NEW: Get project updates onTwitterandMastodon

SelfSigned

⚠️ SelfSigned issuers are generally useful for bootstrapping a PKI locally, which is a complex topic for advanced users. To be used safely in production, running a PKI introduces complex planning requirements around rotation, trust store distribution and disaster recovery.

If you're not planning to run your own PKI, use a different issuer type.

The SelfSigned issuer doesn't represent a certificate authority as such, but instead denotes that certificates will "sign themselves" using a given private key. In other words, the private key of the certificate will be used to sign the certificate itself.
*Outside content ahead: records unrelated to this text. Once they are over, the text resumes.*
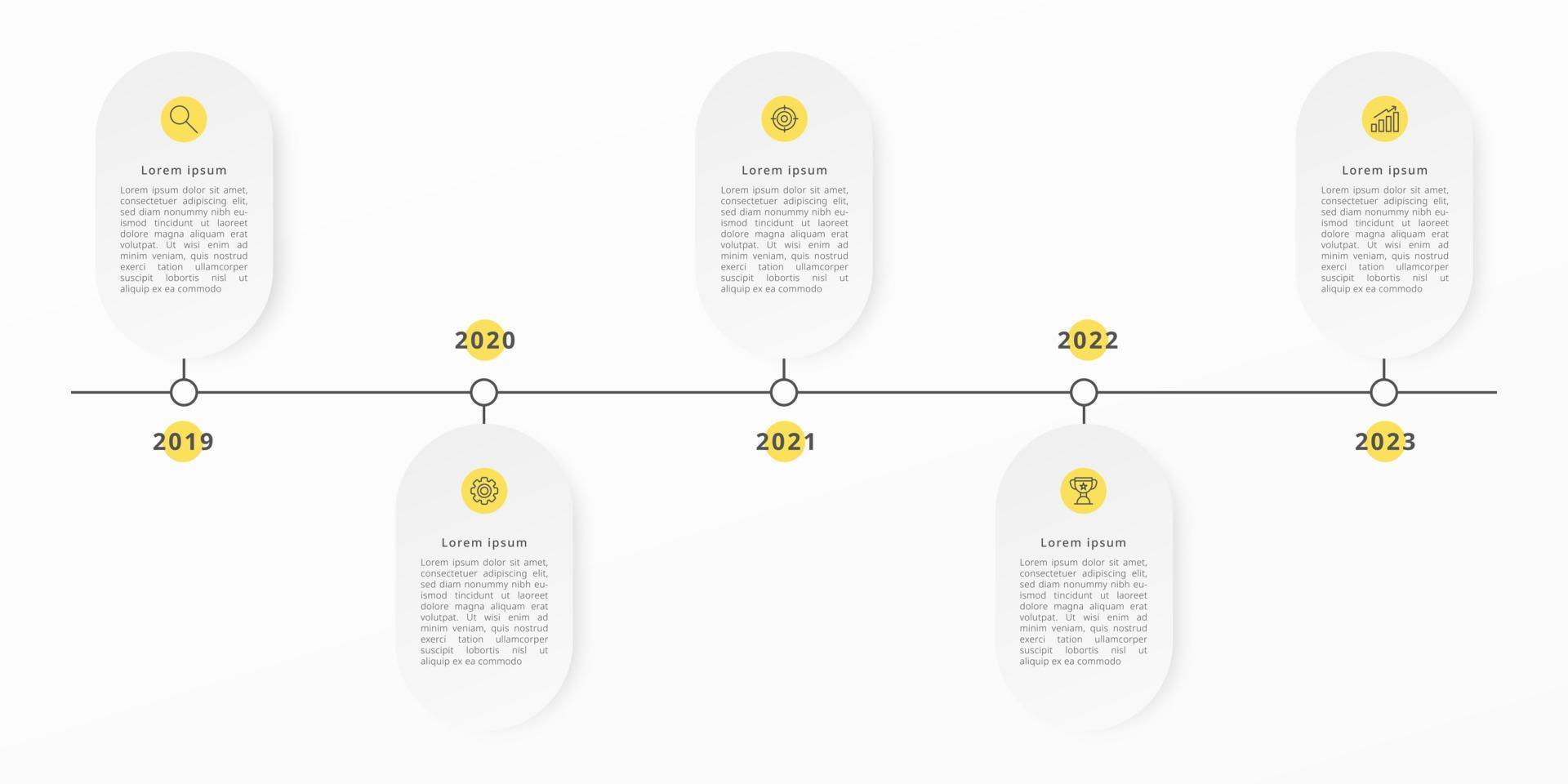 Lorem ipsum

Lorem ipsum dolor sit amet, consectetuer adipiscing elit, sed diam nonummy nibh euismod tincidunt ut laoreet dolore magna aliquam erat volutpat. Ut wisi enim ad minim veniam, quis nostrud exerci tation ullamcorper suscipit lobortis nisl ut aliquip ex ea commodo

2019

2020

Lorem ipsum

Lorem ipsum dolor sit amet, consectetuer adipiscing elit, sed diam nonummy nibh euismod tincidunt ut laoreet dolore magna aliquam erat volutpat. Ut wisi enim ad minim veniam, quis nostrud exerci tation ullamcorper suscipit lobortis nisl ut aliquip ex ea commodo

Lorem ipsum

Lorem ipsum dolor sit amet, consectetuer adipiscing elit, sed diam nonummy nibh euismod tincidunt ut laoreet dolore magna aliquam erat volutpat. Ut wisi enim ad minim veniam, quis nostrud exerci tation ullamcorper suscipit lobortis nisl ut aliquip ex ea commodo

2021

2022

Lorem ipsum

Lorem ipsum dolor sit amet, consectetuer adipiscing elit, sed diam nonummy nibh euismod tincidunt ut laoreet dolore magna aliquam erat volutpat. Ut wisi enim ad minim veniam, quis nostrud exerci tation ullamcorper suscipit lobortis nisl ut aliquip ex ea commodo

Lorem ipsum

Lorem ipsum dolor sit amet, consectetuer adipiscing elit, sed diam nonummy nibh euismod tincidunt ut laoreet dolore magna aliquam erat volutpat. Ut wisi enim ad minim veniam, quis nostrud exerci tation ullamcorper suscipit lobortis nisl ut aliquip ex ea commodo

2023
This Issuer type is useful for bootstrapping a root certificate for a custom PKI (Public Key Infrastructure), or for otherwise creating simple ad-hoc certificates for a quick test.

There are important caveats - including security issues - to consider with SelfSigned issuers; in general you'd likely want to use a CA issuer rather than a SelfSigned issuer. That said, SelfSigned issuers are really useful for initially bootstrapping a CA issuer.

Note: a CertificateRequest that references a self-signed certificate must also contain the cert-manager.io/private-key-secret-name annotation since the private key corresponding to the CertificateRequest is required to sign the certificate. This annotation is added automatically by the Certificate controller.

Deployment

Since the SelfSigned issuer has no dependency on any other resource, it is the simplest to configure. Only the SelfSigned stanza is required to be present in the issuer spec, with no other configuration required:

apiVersion: cert-manager.io/v1
kind: Issuer
metadata:
name: selfsigned-issuer
namespace: sandbox
spec:
selfSigned: {}
apiVersion: cert-manager.io/v1
kind: ClusterIssuer
metadata:
name: selfsigned-cluster-issuer
spec:
selfSigned: {}

Once deployed, you should be able to see immediately that the issuer is ready for signing:

$ kubectl get issuers -n sandbox -o wide selfsigned-issuer
NAME READY STATUS AGE
selfsigned-issuer True 2m
$ kubectl get clusterissuers -o wide selfsigned-cluster-issuer
NAME READY STATUS AGE
selfsigned-cluster-issuer True 3m

Bootstrapping CA Issuers

One of the ideal use cases for SelfSigned issuers is to bootstrap a custom root certificate for a private PKI, including with the cert-manager CA issuer.

The YAML below will create a SelfSigned issuer, issue a root certificate and use that root as a CA issuer:

apiVersion: v1
kind: Namespace
metadata:
name: sandbox
---
apiVersion: cert-manager.io/v1
kind: ClusterIssuer
metadata:
name: selfsigned-issuer
spec:
selfSigned: {}
---
apiVersion: cert-manager.io/v1
kind: Certificate
metadata:
name: my-selfsigned-ca
namespace: sandbox
spec:
isCA: true
commonName: my-selfsigned-ca
secretName: root-secret
privateKey:
algorithm: ECDSA
size: 256
issuerRef:
name: selfsigned-issuer
kind: ClusterIssuer
group: cert-manager.io
---
apiVersion: cert-manager.io/v1
kind: Issuer
metadata:
name: my-ca-issuer
namespace: sandbox
spec:
ca:
secretName: root-secret

CRL Distribution Points

You may also optionally specify CRL Distribution Points as an array of strings, each of which identifies the location of a CRL in which the revocation status of issued certificates can be checked:

...
spec:
selfSigned:
crlDistributionPoints:
- "http://example.com"

Caveats

Trust

Clients consuming SelfSigned certificates have no way to trust them without already having the certificates beforehand, which can be hard to manage when the client is in a different namespace to the server.

This limitation can be tackled by using trust-manager to distribute ca.crt to other namespaces.

There is no secure alternative to solving the problem of distributing trust stores; it's possible to "TOFU" (trust-on-first-use) a certificate, but that approach is vulnerable to man-in-the-middle attacks.

Certificate Validity

One side-effect of a certificate being self-signed is that its Subject DN and its Issuer DN are identical. The X.509 RFC 5280, section 4.1.2.4 requires that:

The issuer field MUST contain a non-empty distinguished name (DN).

However, self-signed certs don't have a subject DN set by default. Unless you manually set a certificate's Subject DN, the Issuer DN will be empty and the certificate will technically be invalid.

Validation of this specific area of the spec is patchy and varies between TLS libraries, but there's always the risk that a library will improve its validation - entirely within spec - in the future and break your app if you're using a certificate with an empty Issuer DN.

To avoid this, be sure to set a Subject for SelfSigned certs. This can be done by setting the spec.subject on a cert-manager Certificate object which will be issued by a SelfSigned issuer.

Starting in version 1.3, cert-manager will emit a Kubernetes warning event of type BadConfig if it detects that a certificate is being created by a SelfSigned issuer which has an empty Issuer DN.